▶ What is required: Find where "The measured recurrence" appears in the entries below. That line and all lines after it, through the last, are to be duplicated exactly, with nothing else.

Collected data:
************

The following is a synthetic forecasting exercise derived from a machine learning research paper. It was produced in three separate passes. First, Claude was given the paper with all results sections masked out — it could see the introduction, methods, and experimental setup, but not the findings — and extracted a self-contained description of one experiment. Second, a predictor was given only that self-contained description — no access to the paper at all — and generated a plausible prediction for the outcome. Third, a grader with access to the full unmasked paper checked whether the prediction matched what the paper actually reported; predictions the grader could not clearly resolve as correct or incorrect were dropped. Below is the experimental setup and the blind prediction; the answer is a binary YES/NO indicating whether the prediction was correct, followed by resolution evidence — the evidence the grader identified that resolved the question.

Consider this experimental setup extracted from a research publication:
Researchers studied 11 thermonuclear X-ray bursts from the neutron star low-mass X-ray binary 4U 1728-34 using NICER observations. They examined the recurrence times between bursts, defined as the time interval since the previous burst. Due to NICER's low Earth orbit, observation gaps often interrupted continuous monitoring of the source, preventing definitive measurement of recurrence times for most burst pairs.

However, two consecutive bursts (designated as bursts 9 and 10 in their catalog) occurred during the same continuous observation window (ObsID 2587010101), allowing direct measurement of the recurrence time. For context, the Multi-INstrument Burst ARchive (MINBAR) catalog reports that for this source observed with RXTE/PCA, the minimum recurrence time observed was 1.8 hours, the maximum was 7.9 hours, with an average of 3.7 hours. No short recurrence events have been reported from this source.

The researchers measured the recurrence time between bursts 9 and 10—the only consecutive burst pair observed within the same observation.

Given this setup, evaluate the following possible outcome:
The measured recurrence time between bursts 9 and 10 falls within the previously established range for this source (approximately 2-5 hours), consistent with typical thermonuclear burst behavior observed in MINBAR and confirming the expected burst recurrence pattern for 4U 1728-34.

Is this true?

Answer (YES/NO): YES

************

▶ Solution for this task:
The measured recurrence time between bursts 9 and 10 falls within the previously established range for this source (approximately 2-5 hours), consistent with typical thermonuclear burst behavior observed in MINBAR and confirming the expected burst recurrence pattern for 4U 1728-34.

Is this true?

Answer (YES/NO): YES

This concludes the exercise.